How Does the Brain Change Across Development?
Scientific advances have given us increasingly more detailed pictures of the brain and nervous system from infancy through adolescence. Studies examining children over time have yielded several principles of brain development (Roberts, 2020).
1. The brain consists of 100 billion neurons.
A neuron is a nerve cell that is typically very narrow and very long. Most neurons are small. You could place 50 neurons side by side within the period that ends this sentence. Neurons vary from 1 millimeter to more than 1 meter in length. Neurons are also very numerous; if you counted each neuron in your brain, one neuron per second, it would take you more than 3,000 years to finish.

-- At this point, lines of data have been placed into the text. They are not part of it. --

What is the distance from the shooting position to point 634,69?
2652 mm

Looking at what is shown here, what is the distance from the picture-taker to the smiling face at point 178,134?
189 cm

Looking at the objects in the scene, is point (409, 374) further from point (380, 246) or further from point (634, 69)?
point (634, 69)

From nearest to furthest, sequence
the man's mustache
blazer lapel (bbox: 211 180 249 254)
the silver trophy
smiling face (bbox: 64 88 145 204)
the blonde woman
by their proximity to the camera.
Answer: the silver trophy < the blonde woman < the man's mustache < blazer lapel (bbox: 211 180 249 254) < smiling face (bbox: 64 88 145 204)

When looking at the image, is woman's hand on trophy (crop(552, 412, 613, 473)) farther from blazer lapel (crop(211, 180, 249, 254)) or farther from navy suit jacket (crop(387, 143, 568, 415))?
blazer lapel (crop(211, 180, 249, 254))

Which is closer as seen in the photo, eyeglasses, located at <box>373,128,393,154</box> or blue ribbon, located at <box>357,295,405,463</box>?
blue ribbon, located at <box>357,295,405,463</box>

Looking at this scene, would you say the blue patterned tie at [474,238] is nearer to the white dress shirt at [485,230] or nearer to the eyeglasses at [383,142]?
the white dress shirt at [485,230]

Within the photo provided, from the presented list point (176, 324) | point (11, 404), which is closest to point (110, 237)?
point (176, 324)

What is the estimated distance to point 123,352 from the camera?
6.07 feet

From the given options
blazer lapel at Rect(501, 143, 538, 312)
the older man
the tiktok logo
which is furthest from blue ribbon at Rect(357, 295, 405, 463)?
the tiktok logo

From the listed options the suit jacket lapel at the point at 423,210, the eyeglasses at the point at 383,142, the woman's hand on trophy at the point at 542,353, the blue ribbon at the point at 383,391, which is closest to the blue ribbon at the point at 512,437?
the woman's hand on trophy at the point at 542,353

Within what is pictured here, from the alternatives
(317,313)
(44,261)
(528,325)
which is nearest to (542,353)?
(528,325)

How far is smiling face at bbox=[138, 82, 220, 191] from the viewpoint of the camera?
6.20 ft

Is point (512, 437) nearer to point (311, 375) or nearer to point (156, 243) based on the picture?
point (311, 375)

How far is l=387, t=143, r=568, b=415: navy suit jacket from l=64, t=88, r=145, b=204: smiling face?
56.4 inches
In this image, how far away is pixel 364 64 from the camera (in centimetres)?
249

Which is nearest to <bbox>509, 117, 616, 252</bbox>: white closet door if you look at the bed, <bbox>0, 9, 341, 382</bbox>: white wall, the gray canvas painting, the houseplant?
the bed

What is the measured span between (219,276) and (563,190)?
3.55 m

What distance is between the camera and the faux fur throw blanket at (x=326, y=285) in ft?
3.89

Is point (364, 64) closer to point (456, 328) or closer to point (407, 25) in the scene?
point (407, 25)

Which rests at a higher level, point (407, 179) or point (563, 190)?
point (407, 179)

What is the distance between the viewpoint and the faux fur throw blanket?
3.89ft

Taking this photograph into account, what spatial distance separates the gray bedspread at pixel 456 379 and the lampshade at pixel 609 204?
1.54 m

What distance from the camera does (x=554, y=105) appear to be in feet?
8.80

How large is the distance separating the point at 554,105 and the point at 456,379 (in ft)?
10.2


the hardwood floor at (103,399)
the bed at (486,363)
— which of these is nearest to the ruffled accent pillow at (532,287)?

The structure of a neuron can tell us something about its function. The center of most neurons contains the cell body. Its main purpose is to perform metabolic functions for the cell, that is, to keep the cell alive. The neuron also has dendrites, fingerlike appendages that receive information from either outside stimuli (e.g., light, pressure) or other neurons. Finally, the neuron has a longer axon, which relays information from the dendrites and cell body to the terminal endings of the neuron. Neurons relay information electrically, by controlling the positively and negatively charged particles that are allowed to enter the cell. Information is conducted down the axon in a manner analogous to electricity flowing down a wire. Mammalian axons are wrapped in a fatty substance called myelin (produced by Schwann cells), which increases conduction and speeds the electrical impulse (Image 2.5).